__Source text__.
===

Turns out, weak references are to blame. Put simply, weak references are a way to keep an object in memory until there is a demand for this memory. Large in-memory caches is a common use-case for weak references. If there is enough free heap, a weak reference cache entry can stay there. As soon as GC figures out that there is not enough memory, it’ll deallocate weak references. In most of the cases, this is a much better outcome than the application failing with an out of memory exception because of a cache.
A frantic search across the repository doesn’t show any usages of weak, soft or phantom references. Not even the search through the third party libraries can show anything. After staring at the metrics for a while, one of the graphs gives a clue! The long GC pauses correlate with a sudden drop in the number of direct byte buffers.
GC vs DirectByteBuffer count
❗️ | You can get a similar graph by running the echo app and connecting to the JMX port. For this screenshot, I used Java Mission Control (JMC). The start.sh script contains the options that you can enable to connect to an app with JMX remotely. |
---|
At first, the correlation might not make any sense. Byte buffers are not
weak references, are they? They are not weak references themselves.
However, you might notice, that creating a new direct byte buffer gives
you back a plain ByteBuffer
interface which doesn’t have a close
method or any other way of deallocating the buffer.
ByteBuffer buf = ByteBuffer.allocateDirect(42);
The underlying buffer needs to go away once the last reference to this
buffer goes away. The modern API for this in Java is
java.lang.ref.Cleaner
.
As we can see, it’s exactly what DirectByteBuffer
class uses to
determine when the underlying buffer should be deallocated.
DirectByteBuffer constructor
DirectByteBuffer(int cap) {
// ...
base = UNSAFE.allocateMemory(size); // malloc call
UNSAFE.setMemory(base, size, (byte) 0);
// ...
cleaner = Cleaner.create(this, new Deallocator(base, size, cap));
}
Yet, there are no usages of direct buffers in the code of the echo app either, so how could we find them? One way would be to search through the third party libraries using IntelliJ. The approach would work very well for the echo example but would completely fail for any real applications of a decent size. There are just way too many places where byte buffers are used. Looking at the graphs, one can notice that the number of created buffers per minute is huge, literally millions of them.
Instead of searching through the code to find all byte buffer
references, it is easier to find the place at runtime. One way to find
out where the majority of the buffers is created is to fire up the async
profiler and profile the
malloc
calls
which are used by direct buffers to allocate memory.
# async profiler can be downloaded from https://github.com/jvm-profiling-tools/async-profiler
./profiler.sh -d 30 -f /tmp/flamegraph.svg $(pgrep -f java) -e malloc
While running, the profiler managed to sample more than 500000 malloc calls which non-ambiguously show where all of the buffers were created from.
malloc calls
❗️ | The flame graph above visualises the code paths where most of the captured malloc calls occur. The wider the column is, the larger the number of times the code path appeared in the sample. This graph, as well as other flame graphs in this article, is clickable. You can read more on how to read flame graphs here. |
---|
As it turned out, there was a place in the code which was using direct
buffers. With this rich knowledge of where exactly the direct buffer
allocations occur, creating a fix is easy. All that’s needed is to make
a one line change and to replace allocateDirect
with allocate
and
send a PR upstream.

===

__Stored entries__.

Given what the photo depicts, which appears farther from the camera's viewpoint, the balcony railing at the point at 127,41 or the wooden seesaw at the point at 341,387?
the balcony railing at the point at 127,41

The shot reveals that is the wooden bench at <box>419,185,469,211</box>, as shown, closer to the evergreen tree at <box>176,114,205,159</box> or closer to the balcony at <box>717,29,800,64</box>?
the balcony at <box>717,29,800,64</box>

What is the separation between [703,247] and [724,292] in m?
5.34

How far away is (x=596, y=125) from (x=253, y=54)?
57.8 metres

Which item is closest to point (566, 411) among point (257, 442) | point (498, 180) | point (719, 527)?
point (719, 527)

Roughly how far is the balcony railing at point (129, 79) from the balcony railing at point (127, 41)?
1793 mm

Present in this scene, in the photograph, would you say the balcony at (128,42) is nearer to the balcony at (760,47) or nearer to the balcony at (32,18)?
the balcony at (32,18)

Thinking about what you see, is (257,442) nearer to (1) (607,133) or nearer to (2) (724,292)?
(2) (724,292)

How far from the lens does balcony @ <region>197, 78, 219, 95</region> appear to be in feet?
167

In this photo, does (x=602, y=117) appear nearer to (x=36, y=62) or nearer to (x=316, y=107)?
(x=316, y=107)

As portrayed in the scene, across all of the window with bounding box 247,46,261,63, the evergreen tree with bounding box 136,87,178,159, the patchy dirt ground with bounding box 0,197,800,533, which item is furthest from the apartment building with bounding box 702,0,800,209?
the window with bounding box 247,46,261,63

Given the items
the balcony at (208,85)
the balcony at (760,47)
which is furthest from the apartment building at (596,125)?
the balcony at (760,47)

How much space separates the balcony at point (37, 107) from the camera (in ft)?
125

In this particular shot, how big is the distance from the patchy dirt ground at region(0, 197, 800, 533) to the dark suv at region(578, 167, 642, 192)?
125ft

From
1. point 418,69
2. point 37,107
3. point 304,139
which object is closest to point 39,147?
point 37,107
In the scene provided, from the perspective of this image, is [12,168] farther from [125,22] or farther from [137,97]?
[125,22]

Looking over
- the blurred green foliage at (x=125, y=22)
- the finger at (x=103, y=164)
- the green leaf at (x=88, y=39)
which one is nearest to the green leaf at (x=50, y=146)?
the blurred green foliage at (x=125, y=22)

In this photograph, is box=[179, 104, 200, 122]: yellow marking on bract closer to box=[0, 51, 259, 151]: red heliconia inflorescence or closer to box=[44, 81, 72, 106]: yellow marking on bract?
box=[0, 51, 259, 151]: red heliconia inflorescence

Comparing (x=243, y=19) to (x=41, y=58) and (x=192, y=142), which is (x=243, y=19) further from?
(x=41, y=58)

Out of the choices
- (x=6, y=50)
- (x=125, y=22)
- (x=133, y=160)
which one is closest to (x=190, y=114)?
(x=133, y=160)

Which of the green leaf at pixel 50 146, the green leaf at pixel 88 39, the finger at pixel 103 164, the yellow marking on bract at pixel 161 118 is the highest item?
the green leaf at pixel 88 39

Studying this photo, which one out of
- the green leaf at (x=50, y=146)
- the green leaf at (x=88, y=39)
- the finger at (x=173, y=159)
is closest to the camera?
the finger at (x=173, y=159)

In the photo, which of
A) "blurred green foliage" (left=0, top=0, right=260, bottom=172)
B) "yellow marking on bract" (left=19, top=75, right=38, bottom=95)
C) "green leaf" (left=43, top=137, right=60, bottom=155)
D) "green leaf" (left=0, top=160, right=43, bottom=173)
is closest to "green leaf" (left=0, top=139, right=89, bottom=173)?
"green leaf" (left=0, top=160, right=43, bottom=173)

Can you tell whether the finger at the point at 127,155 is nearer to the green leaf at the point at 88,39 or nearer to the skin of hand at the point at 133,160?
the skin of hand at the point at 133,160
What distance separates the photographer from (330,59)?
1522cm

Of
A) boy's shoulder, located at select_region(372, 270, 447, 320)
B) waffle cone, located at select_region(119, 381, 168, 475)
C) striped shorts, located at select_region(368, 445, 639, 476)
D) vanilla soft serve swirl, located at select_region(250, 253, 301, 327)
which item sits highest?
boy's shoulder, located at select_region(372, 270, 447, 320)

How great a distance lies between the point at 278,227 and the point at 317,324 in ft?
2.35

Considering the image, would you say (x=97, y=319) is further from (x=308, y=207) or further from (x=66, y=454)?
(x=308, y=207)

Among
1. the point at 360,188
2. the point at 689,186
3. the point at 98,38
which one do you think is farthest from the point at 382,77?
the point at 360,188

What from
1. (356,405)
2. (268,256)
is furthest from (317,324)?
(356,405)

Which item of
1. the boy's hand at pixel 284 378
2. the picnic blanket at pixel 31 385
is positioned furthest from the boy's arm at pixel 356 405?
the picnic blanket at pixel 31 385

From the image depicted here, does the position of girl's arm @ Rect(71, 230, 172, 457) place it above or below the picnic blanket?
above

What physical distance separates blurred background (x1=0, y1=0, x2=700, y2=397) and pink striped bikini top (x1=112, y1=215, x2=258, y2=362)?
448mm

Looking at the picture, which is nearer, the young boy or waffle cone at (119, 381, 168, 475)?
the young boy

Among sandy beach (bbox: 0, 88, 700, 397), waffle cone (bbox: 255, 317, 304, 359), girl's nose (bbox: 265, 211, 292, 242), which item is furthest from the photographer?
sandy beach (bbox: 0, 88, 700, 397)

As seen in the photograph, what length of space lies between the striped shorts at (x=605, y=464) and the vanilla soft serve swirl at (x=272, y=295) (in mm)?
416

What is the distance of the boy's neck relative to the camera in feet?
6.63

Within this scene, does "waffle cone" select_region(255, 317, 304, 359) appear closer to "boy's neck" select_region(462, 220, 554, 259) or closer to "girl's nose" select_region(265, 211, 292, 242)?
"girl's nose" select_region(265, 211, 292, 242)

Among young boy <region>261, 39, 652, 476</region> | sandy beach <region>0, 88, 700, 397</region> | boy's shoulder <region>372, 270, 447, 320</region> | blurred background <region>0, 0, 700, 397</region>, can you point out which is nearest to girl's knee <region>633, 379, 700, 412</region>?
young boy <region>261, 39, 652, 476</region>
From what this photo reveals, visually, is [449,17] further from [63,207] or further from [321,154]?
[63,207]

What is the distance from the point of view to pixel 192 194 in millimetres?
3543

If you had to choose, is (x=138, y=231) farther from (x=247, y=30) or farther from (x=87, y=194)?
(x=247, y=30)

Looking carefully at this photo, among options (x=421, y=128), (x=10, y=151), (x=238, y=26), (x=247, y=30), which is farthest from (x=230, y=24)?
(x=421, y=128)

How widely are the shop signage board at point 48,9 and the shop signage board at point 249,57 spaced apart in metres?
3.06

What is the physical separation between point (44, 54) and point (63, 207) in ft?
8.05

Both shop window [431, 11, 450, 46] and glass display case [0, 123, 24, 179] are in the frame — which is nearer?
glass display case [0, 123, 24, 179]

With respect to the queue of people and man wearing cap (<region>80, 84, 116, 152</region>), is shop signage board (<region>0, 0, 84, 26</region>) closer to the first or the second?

===

__Requirement__. Please copy the stretch of the byte buffer text from "GC vs DirectByteBuffer" through "weak references themselves.". The rows are separate material, unrelated to the byte buffer text.

__Solved exercise__.
GC vs DirectByteBuffer count
❗️ | You can get a similar graph by running the echo app and connecting to the JMX port. For this screenshot, I used Java Mission Control (JMC). The start.sh script contains the options that you can enable to connect to an app with JMX remotely. |
---|
At first, the correlation might not make any sense. Byte buffers are not
weak references, are they? They are not weak references themselves.